Data from PostgreSQL can be migrated to YDB using utilities such as pg_dump, psql, and YDB CLI. The pg_dump and psql utilities are installed with PostgreSQL. YDB CLI is YDB's command-line client, which is installed separately.
To do this, you need to:
-
Create a data dump using pg_dump with the following parameters:
-
Convert the dump to a format supported by YDB using the
ydb tools pg-convert
command from YDB CLI. -
Load the result into YDB in PostgreSQL compatibility mode.
pg-convert command
The ydb tools pg-convert
command reads a dump file or standard input created by the pg_dump utility, performs transformations, and outputs to standard output a dump that can be sent to YDB's PostgreSQL-compatible middleware.
ydb tools pg-convert
performs the following transformations:
-
Moving the creation of the primary key into the body of the CREATE TABLE command.
-
Removing the
public
schema from table names. -
Deleting the
WITH (...)
section inCREATE TABLE
. -
Commenting out unsupported constructs (optionally):
SELECT pg_catalog.set_config.*
ALTER TABLE
If the CLI cannot find a table's primary key, it will automatically create a BIGSERIAL column named __ydb_stub_id
as the primary key.
The general form of the command:
ydb [global options...] tools pg-convert [options...]
global options
— global parameters.options
— subcommand parameters.
subcommand parameters
Name | Description |
---|---|
-i |
The name of the file containing the original dump. If the option is not specified, the dump is read from standard input. |
--ignore-unsupported |
When this option is specified, unsupported constructs will be commented out in the resulting dump and duplicated in standard error. By default, if unsupported constructs are detected, the command returns an error. This does not apply to ALTER TABLE expressions that define a table's primary key, as they are commented out in any case. |
Warning
When loading large dumps, reading from standard input is not recommended because the entire dump will be stored in RAM. It is advised to use the file option, in which case the CLI will only keep a small portion of the dump in memory.

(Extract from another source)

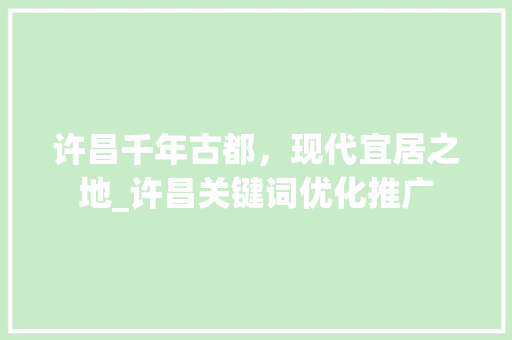 许昌千年古都，现代宜居之地_许昌关键词优化推广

Example of importing a dump into YDB
As an example, data generated by pgbench will be loaded.
-
Start Docker containers with PostgreSQL and YDB:
docker run --name postgres_container \ -e POSTGRES_USER=pgroot -e POSTGRES_PASSWORD=1234 \ -e POSTGRES_DB=local \ -p 5433:5433 -d postgres:14 -c 'port=5433' docker run --name ydb-postgres -d --pull always -p 5432:5432 -p 8765:8765 \ -e POSTGRES_USER=ydbroot -e POSTGRES_PASSWORD=4321 \ -e YDB_FEATURE_FLAGS=enable_temp_tables,enable_table_pg_types \ -e YDB_USE_IN_MEMORY_PDISKS=true \ ghcr.io/ydb-platform/local-ydb:latest
Information about the started Docker containers:
Database
PostgreSQL
YDB
Container name
postgres_container
ydb-postgres
Address
postgres://pgroot:1234@localhost:5433/local
postgresql://ydbroot:4321@localhost:5432/local
Port
5433
5432
User name
pgroot
ydbroot
Password
1234
4321
-
Generate data through pgbench:
docker exec postgres_container pgbench postgres://pgroot:1234@localhost:5433/local -i
-
Create a dump of the database using pg_dump:
docker exec postgres_container pg_dump postgres://pgroot:1234@localhost:5433/local --inserts \ --column-inserts --encoding=utf_8 --rows-per-insert=1000 > dump.sql
-
Load the dump into YDB:
ydb tools pg-convert --ignore-unsupported -i dump.sql | psql postgresql://ydbroot:4321@localhost:5432/local
This command uses YDB CLI to convert the dump.sql file to the format readable by the YDB PostgreSQL compatibility layer. The converted dump file is then redirected to the
psql
utility for loading the data into YDB via PostgreSQL protocol.